Beet industry fears carbon tax
Updated: Sunday, March 21, 2010 12:29 AM
Beet growers
want ag exemption
for coal-burning processing plants
By DAVE WILKINS
Capital Press
While some U.S. farmers see opportunity in cap and trade legislation, sugar beet growers see potential liability because of their ownership of carbon-emitting processing plants.
All U.S. sugar beet processing plants are controlled by grower-owned cooperatives, so beet farmers could be especially vulnerable to cap and trade laws, according to industry officials.
Many sugar beet factories burn coal as part of the process of converting beets into refined sugar.
Proposed cap an trade legislation would add significantly to the cost of processing, said Mark Duffin, executive director of the Idaho Sugarbeet Growers Association.
"Our factories are where we are particularly vulnerable to cap and trade legislation," Duffin said during a presentation Feb. 8 at the Idaho Ag Summit in Boise.
Duffin said provisions contained in a draft Senate bill could cost the industry tens of millions of dollars in the first year of the program alone, according to an analysis by the Energy Information Administration, an independent analytical and statistical agency within the Department of Energy.
The bill would result in what amounts to a $3,000 to $4,500 tax on each of the nation's 10,000 sugar beet farmers in the first year of the program, he said.
The total costs to the sector over the first 12 years could be as high as $650 million, according to the study.
If cap and trade legislation applied only to growing operations, sugar beet farmers could probably live with it, Duffin said. But factory ownership "changes the whole scenario," he said.
The industry wants sugar beet factories brought under an agricultural exemption.

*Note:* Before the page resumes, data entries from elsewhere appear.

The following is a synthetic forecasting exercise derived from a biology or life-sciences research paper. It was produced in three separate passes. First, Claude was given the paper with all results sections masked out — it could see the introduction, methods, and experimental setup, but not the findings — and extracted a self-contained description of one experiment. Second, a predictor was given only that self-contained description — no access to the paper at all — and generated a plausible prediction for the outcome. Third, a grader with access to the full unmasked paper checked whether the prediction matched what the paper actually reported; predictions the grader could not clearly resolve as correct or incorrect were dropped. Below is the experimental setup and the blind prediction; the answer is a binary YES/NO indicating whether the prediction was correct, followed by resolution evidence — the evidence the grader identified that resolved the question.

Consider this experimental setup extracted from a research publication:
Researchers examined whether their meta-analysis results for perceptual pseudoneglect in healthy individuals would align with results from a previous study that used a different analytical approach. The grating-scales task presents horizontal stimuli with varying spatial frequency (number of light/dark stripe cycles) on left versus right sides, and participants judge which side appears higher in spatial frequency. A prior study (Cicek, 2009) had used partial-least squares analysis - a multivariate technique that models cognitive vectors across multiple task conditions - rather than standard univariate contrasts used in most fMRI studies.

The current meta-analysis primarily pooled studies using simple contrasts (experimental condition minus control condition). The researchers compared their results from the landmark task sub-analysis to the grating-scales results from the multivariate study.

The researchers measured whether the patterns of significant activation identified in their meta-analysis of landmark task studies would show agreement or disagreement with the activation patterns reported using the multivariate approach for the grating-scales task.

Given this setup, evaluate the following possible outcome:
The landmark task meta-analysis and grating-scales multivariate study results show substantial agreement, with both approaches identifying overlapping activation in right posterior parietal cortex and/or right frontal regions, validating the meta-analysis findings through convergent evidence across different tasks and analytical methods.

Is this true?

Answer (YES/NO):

"Our sugar factories are an extension of our farms," Duffin said.
"We want to be responsible citizens, but we want (cap and trade) to be something that accomplishes its goals without putting an undue burden on the industry," he said.
The industry is looking at ways to reduce its carbon footprint.
A DOE grant announced last fall will analyze the feasibility of building a 100-megawatt combined heat and natural gas powered generation plant at the Amalgamated Sugar Co. factory at Nampa, Idaho.
The plant's carbon emissions using natural gas "would be a lot less than with coal," company president Vic Jaro said. "It would offer some real substantial improvements."
If the study shows the natural gas plant to be feasible, the Idaho sugar beet industry will be well ahead of the curve, said Paul Kjellander, administrator of the Idaho Office of Energy Resources. If it's not feasible, at least the industry will know what not to spend time and money on in the future, he said.